Paris ! Le Paris qui vote, la cohue, le peuple souverain tous les quatre ans... Le peuple suffisamment nigaud pour croire que la souveraineté consiste à se nommer des maîtres. Comme parqués devant les mairies, c’était des troupeaux d’électeurs, des hébétés, des fétichistes qui tenaient le petit bulletin par lequel ils disent : J’abdique. [...] Additionnez les bulletins blancs et comptez les bulletins nuls, ajoutez-y les abstentions, voix et silences qui normalement se réunissent pour signifier ou le dégoût ou le mépris.
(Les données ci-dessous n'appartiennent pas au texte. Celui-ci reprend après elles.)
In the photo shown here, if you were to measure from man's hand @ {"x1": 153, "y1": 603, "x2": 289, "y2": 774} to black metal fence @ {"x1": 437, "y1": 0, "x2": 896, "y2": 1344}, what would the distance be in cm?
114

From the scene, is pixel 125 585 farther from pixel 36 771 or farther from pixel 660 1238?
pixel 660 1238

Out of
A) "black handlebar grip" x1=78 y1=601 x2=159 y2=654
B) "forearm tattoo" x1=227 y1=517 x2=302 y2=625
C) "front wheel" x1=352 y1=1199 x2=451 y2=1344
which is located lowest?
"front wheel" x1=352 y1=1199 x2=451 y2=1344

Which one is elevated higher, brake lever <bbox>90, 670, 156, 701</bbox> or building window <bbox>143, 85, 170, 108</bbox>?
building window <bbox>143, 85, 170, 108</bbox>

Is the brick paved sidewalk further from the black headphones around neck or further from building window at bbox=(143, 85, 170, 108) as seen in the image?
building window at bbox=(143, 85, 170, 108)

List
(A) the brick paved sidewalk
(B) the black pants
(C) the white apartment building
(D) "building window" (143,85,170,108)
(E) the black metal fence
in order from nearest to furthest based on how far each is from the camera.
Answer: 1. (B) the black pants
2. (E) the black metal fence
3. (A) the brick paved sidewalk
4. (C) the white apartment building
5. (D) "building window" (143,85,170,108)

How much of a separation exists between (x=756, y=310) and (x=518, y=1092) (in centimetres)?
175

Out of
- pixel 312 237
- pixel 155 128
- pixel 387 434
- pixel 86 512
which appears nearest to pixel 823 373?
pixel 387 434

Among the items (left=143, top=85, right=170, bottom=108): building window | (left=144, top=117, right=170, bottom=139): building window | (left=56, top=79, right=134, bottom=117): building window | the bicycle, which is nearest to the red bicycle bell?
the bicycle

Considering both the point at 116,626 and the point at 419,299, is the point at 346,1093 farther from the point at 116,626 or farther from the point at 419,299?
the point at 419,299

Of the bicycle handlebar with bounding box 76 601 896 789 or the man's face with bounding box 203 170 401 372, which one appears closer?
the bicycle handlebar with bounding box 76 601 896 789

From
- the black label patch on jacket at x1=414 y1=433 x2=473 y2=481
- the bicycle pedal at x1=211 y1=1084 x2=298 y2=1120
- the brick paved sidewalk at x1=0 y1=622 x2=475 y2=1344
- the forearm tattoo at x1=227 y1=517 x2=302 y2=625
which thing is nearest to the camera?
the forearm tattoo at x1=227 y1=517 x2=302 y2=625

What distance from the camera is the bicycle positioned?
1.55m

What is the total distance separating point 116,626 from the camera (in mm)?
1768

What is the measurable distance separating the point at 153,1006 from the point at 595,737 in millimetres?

Un peu de statistique s’il vous plaît, et vous constaterez facilement que, dans toutes les circonscriptions, le monsieur proclamé frauduleusement député n’a pas le quart des suffrages. De là, pour les besoins de la cause, cette locution imbécile : Majorité relative — autant vaudrait dire que, la nuit, il fait jour relativement. Aussi bien l’incohérent, le brutal Suffrage Universel qui ne repose que sur le nombre — et n’a pas même pour lui le nombre — périra dans le ridicule. 

(Les Feuilles, Il est élu, 1900, sous le pseudonyme de Zo d’Axa).